There was no significant change in the nature of these activities during the year.
Following the institutional placement, on 7 May 2020, the Company successfully completed its Share Purchase plan (SPP),
which was offered to the eligible shareholders. The SPP proceeds was $29m with 2.8m new shares issued at $10.65 per share.
The proceeds of the Placement and SPP will be used to enhance balance sheet strength and financial flexibility,
and to support the business during the current macro-economic uncertainty by materially increasing liquidity.
COVID-19 impact
COVID-19 and the resulting travel bans and lockdowns in both source and destination countries severely impacted
the international education industry during the last quarter of FY20. International mobility effectively ceased which
restricted the ability of students to commence their overseas studies and created uncertainty for future students who
were considering enrolments during 2020. IELTS testing was also impacted with lockdowns and social distancing
measures forcing the closure of testing centres throughout most of IDP’s network.

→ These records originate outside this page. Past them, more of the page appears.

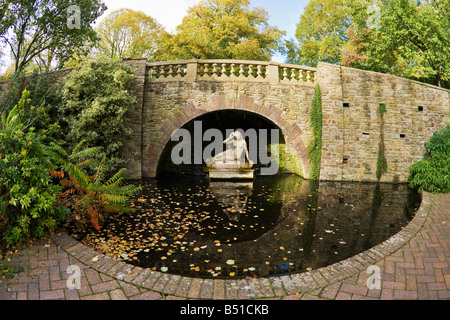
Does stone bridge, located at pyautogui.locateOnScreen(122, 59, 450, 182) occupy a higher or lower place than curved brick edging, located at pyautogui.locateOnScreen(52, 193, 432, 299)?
higher

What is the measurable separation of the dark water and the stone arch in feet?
5.95

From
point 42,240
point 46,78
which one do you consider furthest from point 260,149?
point 42,240

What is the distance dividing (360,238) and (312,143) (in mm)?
6201

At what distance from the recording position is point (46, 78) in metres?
9.95

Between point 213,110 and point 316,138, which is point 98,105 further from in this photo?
point 316,138

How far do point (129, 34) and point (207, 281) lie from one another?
824 inches

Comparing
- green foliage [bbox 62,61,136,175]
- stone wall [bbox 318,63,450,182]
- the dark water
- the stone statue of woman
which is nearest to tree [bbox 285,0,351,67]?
stone wall [bbox 318,63,450,182]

The impact of COVID-19 we expect will impact the intakes for student placement for FY21 to some degree. It is uncertain
when higher education institutions will be in a position to return to previous on campus activity levels. As the majority of
IELTS test takers undertake the test for academic or migration purposes, until international borders are open for travel
and higher education institutions are able to allow international students to commence courses on campus, IELTS testing
volumes will be impacted.
Dividends
In respect of the financial year ended 30 June 2020, an interim dividend of 16.5 cents per share franked at 17% was declared
on 12 February 2020 and the payment was deferred to 24 September 2020. IDP’s Board of Directors has decided not to
declare a full year dividend.
In respect of the financial year ended 30 June 2019, an interim dividend of 12.0 cents per share franked at 50% was paid
on 29 March 2019. A final dividend of 7.5 cents per share franked at 45% was paid on 26 September 2019.
Non-audit services
The Group may decide to employ the auditor on assignments additional to their statutory audit duties where the auditor’s
expertise and experience with the Group are essential and will not compromise their independence.
Details of amounts paid or payable to the auditor Deloitte Touche Tohmatsu for audit and non-audit services provided
during the year are outlined in Note 25 to the financial statements.
The Directors have considered the non-audit services provided during the year and are satisfied these services are
compatible with the general standard of independence for auditors imposed by the Corporations Act 2001 for the
following reasons:
› All non-audit services have been reviewed and approved to ensure that they do not impact the integrity and objectivity
of the auditor; and
› None of the services undermine the general principles relating to auditor independence as set out in APES 110 ‘Code
of Ethics for Professional Accountants’ issued by the Accounting Professional & Ethical Standards Board, including
reviewing or auditing the auditor’s own work, acting in a management or decision-making capacity for the Group, acting
as advocate for the Group or jointly sharing economic risks and rewards.
Dear Shareholder,
On behalf of the Board I am pleased to introduce IDP Education Limited’s (IDP) 2020 Remuneration Report for which
we seek your support at our Annual General Meeting in October 2020.
2020 was our fourth full year of operation since listing. As detailed in the financial section of our Report we were on track
for another record result when the COVID-19 pandemic began to impact our business operations across our regions.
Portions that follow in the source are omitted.